Entech Engineering, Inc., Recently Targeted By INC Ransom

Just today, the double-extortion group known as INC Ransom claimed another victim: the U.S.-based engineering consulting firm Entech Engineering, headquartered in Reading, Pennsylvania.
Among the 50 screenshots leaked by the ransom group, they offered a rather enthusiastic description of their haul, saying, “We downloaded a lot of important information: projects, budgets, information about partners Entech Engineering, Inc.! In the screenshots, only a small part of what we have!”

Several of the screenshots suggest that the attackers gained access to Entech Engineering’s internal shared drive, 857 GB comprising 747,698 files across 49,840 folders, and encrypted its contents.
While the leak is labeled as an Active Directory dump, the screenshots appear to show only access to the shared drive. If the group was able to pivot further across the network, they did not disclose it. The initial attack vector remains unconfirmed.

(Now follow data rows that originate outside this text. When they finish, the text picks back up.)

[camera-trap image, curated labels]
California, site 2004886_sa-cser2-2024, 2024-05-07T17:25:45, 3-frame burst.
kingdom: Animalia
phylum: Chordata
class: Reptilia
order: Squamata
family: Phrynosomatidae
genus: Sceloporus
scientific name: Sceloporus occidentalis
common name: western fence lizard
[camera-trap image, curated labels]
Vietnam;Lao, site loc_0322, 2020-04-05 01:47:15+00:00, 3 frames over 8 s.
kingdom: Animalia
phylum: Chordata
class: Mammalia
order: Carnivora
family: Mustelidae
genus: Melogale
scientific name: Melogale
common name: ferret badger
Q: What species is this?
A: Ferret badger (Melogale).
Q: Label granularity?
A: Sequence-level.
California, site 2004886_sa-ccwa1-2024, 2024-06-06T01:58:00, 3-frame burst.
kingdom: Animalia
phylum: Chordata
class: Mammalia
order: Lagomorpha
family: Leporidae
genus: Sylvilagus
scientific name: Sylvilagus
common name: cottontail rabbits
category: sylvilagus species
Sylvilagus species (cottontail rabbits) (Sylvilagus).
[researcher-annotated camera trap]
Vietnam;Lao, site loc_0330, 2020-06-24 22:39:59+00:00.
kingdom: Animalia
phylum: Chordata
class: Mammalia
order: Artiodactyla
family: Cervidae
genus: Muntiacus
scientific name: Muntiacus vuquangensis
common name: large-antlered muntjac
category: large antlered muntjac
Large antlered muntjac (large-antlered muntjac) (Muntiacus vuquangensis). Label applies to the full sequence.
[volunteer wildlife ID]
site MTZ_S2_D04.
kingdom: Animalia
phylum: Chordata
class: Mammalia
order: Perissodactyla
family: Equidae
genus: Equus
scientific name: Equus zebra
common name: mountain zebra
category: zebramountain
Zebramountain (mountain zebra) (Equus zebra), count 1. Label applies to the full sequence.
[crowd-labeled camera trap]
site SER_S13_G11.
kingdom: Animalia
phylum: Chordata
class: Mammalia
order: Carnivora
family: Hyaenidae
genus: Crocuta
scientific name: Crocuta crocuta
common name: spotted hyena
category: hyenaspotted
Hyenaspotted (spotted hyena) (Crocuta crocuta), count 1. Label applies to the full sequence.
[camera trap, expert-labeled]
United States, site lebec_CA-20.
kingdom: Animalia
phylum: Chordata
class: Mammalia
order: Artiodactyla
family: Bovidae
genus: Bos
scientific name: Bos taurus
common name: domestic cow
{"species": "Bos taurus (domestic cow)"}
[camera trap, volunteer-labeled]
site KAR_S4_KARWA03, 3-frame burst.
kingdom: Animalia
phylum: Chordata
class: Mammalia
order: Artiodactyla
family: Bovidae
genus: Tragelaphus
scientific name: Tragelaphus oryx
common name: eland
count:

The screenshots show internal emails, financial records, safety data sheets, and other internal documents, including PII (personal identifiable information). INC Ransom marked the files as encrypted.
Additionally, there does not appear to be a countdown or a deadline for the company to pay published on their Tor site.
How the Attackers Gained Access
Analyzing how the group gains access can only offer some insight. For example, INC Ransom is known to source credentials from InfoStealer malware logs, often purchased on Russian-speaking forums on dark web markets. This is ostensibly the case here.
It is not uncommon for Engineering Firms to rely on VPNs or RDP for remote work. Therefore, if any employee, contractor, or any third-party reused passwords or was compromised, these logins could have been harvested months earlier.
Furthermore, ransom groups often rely on deceptive categorization by mislabeling leaks as “Active Directory dumps” when the data was from shared drives or mail servers, a tactic used to intimidate and inflate perceived access.
In the case of Entech Engineering, the group labeled the leak as an "Active Directory dump" on their Tor site. However, screenshots suggest the attackers had access only to the internal shared drive, not the AD database itself, potentially a psychological tactic to inflate the perceived depth of the breach.
Who is INC Ransom
Like other groups, INC Ransom (also known as INC, or INC Ransomware Group) is a double-extortion ransomware gang that made its first appearance in mid-2023 and has maintained active ransomware campaigns since.
The group operates a RaaS model and primarily targets organizations in North America, Europe, and parts of Asia, with a particular focus on sectors such as healthcare, education, engineering, finance, and manufacturing.
Currently, there have been no verified public attributions of the ransomware group to any specific country. However, based on certain behavioral patterns, infrastructure, and their proximity to Russian-speaking dark web markets, cybersecurity experts believe the group operates out of a Russian-speaking country.